§ Available data:

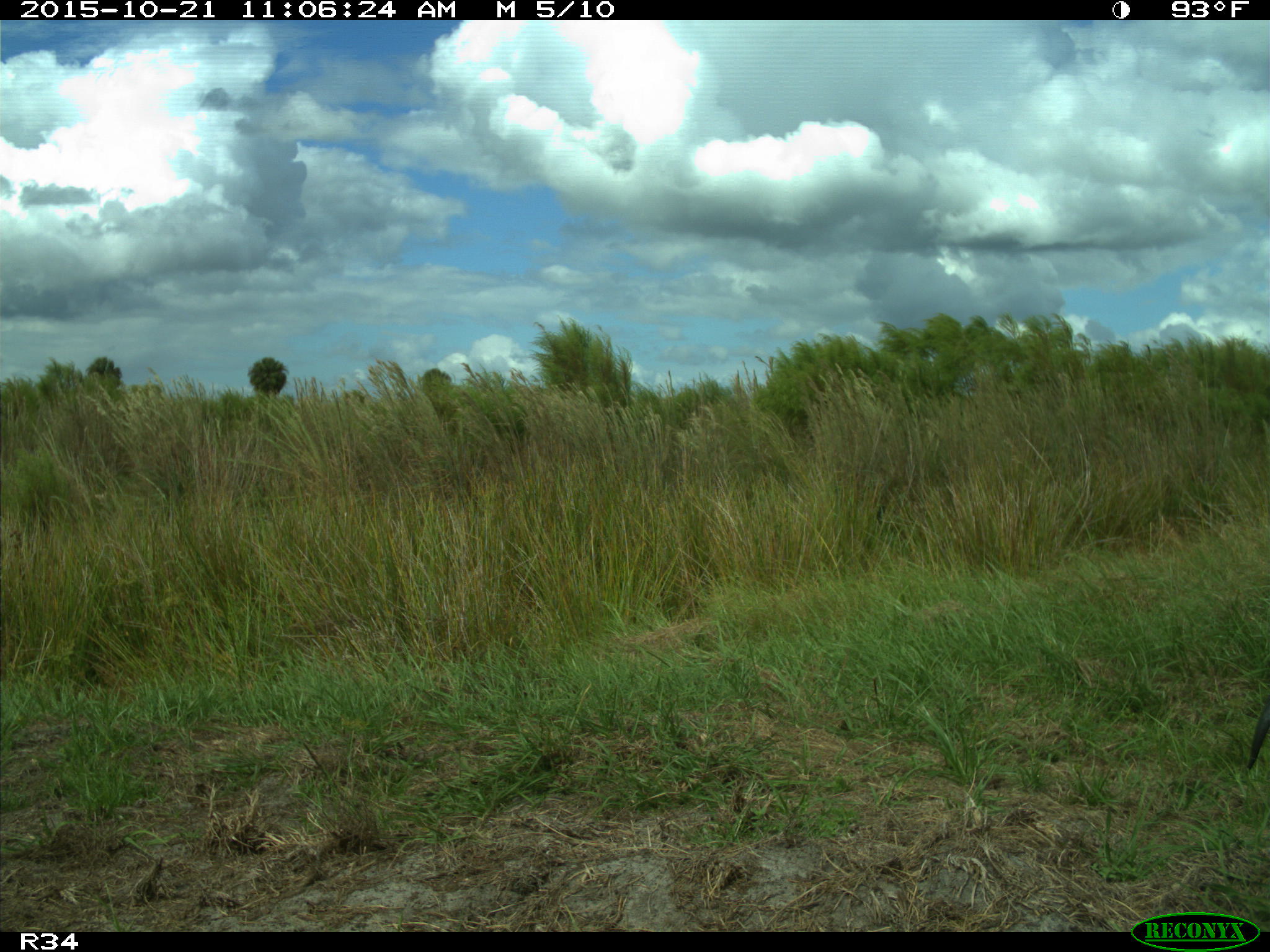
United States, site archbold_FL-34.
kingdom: Animalia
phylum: Chordata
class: Mammalia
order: Carnivora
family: Mustelidae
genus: Lontra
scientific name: Lontra canadensis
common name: north american river otter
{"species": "Lontra canadensis (north american river otter)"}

§ Try it:
Please retype every record above exactly, leaving out the pictures.

§ Response:
United States, site archbold_FL-34.
kingdom: Animalia
phylum: Chordata
class: Mammalia
order: Carnivora
family: Mustelidae
genus: Lontra
scientific name: Lontra canadensis
common name: north american river otter
{"species": "Lontra canadensis (north american river otter)"}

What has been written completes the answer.